Onomastik adlandırma bilimi demek. Kişi ve yer adlarının nasıl verildiğini, ad verilirken belli kurallara uyulup uyulmadığını inceliyor bu bilim dalı. Çok bilinen antroponim (kişi isimleri), toponimi (yer isimleri), hidronimi (su kaynaklarının isimleri), etnonimi (kavim, kabile, halk isimleri), kosmonimi (gök cisimlerinin isimleri), teonimi (dinsel veya mitik varlıkların isimleri), zoonimi (hayvan isimleri) gibi dalları da içeren 20 kadar alt dalı var.

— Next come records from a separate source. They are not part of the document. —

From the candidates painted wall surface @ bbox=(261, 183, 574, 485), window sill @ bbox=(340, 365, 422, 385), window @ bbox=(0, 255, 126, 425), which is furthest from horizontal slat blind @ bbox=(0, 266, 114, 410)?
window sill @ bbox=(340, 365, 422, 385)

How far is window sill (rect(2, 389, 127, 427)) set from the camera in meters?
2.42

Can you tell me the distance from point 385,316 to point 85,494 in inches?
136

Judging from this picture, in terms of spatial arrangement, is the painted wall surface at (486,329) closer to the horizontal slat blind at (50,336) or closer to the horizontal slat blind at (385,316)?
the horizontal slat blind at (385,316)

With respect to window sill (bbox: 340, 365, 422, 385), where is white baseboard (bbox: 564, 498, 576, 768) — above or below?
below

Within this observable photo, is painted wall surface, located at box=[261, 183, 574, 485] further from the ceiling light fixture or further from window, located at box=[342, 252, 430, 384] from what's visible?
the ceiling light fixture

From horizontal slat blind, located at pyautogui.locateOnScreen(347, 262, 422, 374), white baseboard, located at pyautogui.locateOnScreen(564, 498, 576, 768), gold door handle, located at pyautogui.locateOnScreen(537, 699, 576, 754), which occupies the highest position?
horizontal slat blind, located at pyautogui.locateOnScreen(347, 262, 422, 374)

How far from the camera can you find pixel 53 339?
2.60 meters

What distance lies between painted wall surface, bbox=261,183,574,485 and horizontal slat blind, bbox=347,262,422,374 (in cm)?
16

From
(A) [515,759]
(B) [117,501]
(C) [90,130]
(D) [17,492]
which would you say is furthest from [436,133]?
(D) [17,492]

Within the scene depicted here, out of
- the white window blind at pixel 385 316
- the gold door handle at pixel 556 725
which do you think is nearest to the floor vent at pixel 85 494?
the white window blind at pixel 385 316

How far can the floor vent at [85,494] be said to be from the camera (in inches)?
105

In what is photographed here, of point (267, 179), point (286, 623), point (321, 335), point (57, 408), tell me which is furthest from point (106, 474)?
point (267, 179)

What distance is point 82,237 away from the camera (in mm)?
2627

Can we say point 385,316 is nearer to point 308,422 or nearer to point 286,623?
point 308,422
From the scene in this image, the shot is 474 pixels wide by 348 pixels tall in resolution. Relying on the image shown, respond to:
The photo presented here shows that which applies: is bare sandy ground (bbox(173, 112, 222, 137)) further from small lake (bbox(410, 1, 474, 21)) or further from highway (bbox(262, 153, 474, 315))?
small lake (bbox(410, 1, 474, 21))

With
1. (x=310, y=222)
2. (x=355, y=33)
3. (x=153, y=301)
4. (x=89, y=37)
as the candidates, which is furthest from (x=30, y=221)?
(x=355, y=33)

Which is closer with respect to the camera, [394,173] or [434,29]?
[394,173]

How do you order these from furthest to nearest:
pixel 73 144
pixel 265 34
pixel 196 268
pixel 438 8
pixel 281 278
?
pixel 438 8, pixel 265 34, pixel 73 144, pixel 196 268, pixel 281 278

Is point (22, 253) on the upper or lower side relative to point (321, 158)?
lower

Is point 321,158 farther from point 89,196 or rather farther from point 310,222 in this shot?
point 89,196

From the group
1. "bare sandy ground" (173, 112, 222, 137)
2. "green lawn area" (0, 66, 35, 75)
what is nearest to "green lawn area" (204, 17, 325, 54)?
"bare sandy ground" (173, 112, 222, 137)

Konuyla ilgilenenler bir "Türk onomastiği" olduğunu vurguluyorlar. 1950'lerde ülkemizde Prof. Z. Fahri Fındıkoğlu'nun himmetiyle "Türkiye Onomastik Merkezi" kurulmuş ama sanıyorum akîm kalmış. XXI. yüzyılın başında, Konyalıların yakından tanıdığı Prof. Dr. Saim Sakaoğlu Hoca, "Türk Ad Bilimi" başlığını taşıyan bir kitap yazmış. Ne ki aradan 10 yılı mütecaviz bir süre geçmesine rağmen, alt başlığı "Giriş" olan bu kitabın da devamı gelmemiş. Bununla birlikte, onomastik ile ilgili çalışmaların ardı kesilmiş değil; kongrelerde, sempozyumlarda tebliğler sunuluyor, dergilerde makaleler yayımlanıyor. 

***

Rahmetli Prof. Dr. Mehmet Eröz "Atalarımızın köy ve kent isimlerini bulup koymada, büyük bir prensip ve şuura sahip olduklarını görüyoruz. Bugün birçoğumuzun ve bazı idarecilerimizin zannettiklerinin aksine, her nereye bir isim verilmişse, bir geleneğin, bir hesabın eseridir." diyor bir makalesinde. Sanmayın ki atalarımızın bu hassasiyeti sadece yerleşim yerlerinin adlarıyla sınırlı.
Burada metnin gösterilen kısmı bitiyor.